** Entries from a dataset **
- - - - -

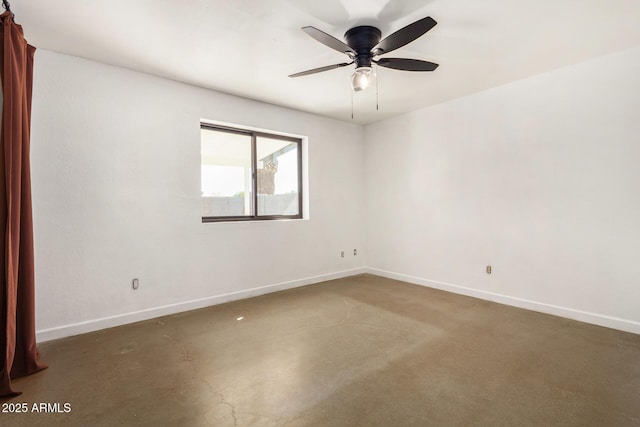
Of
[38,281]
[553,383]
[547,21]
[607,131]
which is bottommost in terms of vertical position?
[553,383]

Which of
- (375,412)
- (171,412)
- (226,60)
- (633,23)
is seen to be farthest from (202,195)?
(633,23)

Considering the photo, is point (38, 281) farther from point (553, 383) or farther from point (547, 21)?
point (547, 21)

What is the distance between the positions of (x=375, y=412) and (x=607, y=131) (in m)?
3.35

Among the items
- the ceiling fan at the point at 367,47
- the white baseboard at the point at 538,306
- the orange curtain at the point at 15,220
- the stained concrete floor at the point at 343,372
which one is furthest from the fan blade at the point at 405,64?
the white baseboard at the point at 538,306

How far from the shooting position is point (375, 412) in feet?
5.54

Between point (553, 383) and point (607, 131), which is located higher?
point (607, 131)

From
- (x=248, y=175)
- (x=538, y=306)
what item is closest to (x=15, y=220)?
(x=248, y=175)

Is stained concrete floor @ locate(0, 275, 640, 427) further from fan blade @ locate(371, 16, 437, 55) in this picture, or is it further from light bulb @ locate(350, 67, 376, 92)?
fan blade @ locate(371, 16, 437, 55)

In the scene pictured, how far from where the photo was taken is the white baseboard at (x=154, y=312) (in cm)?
269

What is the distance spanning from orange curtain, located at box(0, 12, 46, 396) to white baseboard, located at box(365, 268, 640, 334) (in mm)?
4275

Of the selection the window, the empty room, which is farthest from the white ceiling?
the window

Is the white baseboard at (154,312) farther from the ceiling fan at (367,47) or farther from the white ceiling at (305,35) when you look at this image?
the ceiling fan at (367,47)

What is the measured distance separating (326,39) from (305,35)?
0.45 metres

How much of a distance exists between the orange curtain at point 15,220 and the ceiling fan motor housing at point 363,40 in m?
2.37
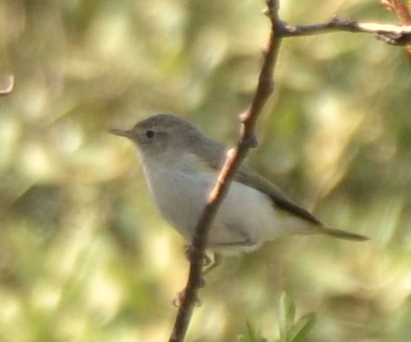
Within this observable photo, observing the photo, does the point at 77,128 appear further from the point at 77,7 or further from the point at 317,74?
the point at 317,74

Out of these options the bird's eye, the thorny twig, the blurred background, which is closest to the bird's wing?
the bird's eye

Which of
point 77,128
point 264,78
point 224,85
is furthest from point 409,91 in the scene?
point 264,78

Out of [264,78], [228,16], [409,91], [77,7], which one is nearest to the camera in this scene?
[264,78]

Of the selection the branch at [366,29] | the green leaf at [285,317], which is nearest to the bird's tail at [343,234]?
the green leaf at [285,317]

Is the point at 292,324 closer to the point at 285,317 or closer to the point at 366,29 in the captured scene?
the point at 285,317

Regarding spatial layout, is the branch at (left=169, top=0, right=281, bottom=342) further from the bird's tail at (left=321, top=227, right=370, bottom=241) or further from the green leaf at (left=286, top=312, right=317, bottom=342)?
the bird's tail at (left=321, top=227, right=370, bottom=241)

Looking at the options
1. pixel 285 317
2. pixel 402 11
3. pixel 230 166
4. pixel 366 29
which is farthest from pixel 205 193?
pixel 366 29

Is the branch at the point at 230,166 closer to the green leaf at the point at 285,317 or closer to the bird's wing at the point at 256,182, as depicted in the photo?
the green leaf at the point at 285,317

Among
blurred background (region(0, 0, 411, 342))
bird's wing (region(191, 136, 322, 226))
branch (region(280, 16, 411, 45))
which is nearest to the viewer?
branch (region(280, 16, 411, 45))
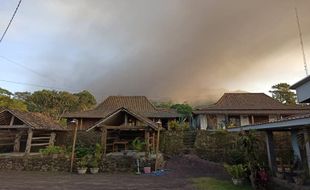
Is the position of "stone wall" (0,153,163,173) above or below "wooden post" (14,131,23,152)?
below

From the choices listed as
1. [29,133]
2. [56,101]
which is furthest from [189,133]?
[56,101]

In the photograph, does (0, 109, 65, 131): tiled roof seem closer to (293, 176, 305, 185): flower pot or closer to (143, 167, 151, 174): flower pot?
(143, 167, 151, 174): flower pot

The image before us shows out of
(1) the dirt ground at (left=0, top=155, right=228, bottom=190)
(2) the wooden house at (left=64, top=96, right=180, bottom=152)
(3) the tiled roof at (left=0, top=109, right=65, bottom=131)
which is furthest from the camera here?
(3) the tiled roof at (left=0, top=109, right=65, bottom=131)

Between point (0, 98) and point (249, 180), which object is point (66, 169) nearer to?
point (249, 180)

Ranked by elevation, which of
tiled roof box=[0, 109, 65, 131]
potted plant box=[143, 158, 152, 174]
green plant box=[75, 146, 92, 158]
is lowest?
potted plant box=[143, 158, 152, 174]

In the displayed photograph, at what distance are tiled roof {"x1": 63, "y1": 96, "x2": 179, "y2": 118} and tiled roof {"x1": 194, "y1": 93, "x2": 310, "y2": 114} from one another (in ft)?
14.8

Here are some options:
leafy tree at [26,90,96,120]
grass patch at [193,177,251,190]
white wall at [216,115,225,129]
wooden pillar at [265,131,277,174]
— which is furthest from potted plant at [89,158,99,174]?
leafy tree at [26,90,96,120]

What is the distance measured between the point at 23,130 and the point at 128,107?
15072 millimetres

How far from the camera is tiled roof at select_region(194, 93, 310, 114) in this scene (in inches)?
1161

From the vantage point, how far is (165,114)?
3180 centimetres

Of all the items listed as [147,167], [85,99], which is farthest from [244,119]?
Answer: [85,99]

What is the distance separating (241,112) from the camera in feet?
97.5

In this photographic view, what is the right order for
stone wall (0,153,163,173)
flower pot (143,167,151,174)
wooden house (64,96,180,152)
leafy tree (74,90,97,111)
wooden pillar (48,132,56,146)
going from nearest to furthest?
flower pot (143,167,151,174) → stone wall (0,153,163,173) → wooden house (64,96,180,152) → wooden pillar (48,132,56,146) → leafy tree (74,90,97,111)

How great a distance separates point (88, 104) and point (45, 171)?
42084 mm
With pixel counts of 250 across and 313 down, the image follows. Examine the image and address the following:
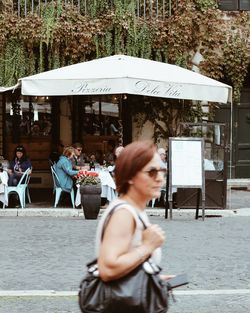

- - - - -

** REQUIRED TASK **
Find each line in the listing above that contains the word "flower" and copy those lines. Treat uppercase and lowercase letters as different.

** RESPONSE **
In the photograph, does (0, 109, 65, 131): tiled roof seem closer to (293, 176, 305, 185): flower pot or closer to (143, 167, 151, 174): flower pot?
(143, 167, 151, 174): flower pot
flower pot (143,167,151,174)
flower pot (143,167,151,174) → stone wall (0,153,163,173) → wooden house (64,96,180,152) → wooden pillar (48,132,56,146) → leafy tree (74,90,97,111)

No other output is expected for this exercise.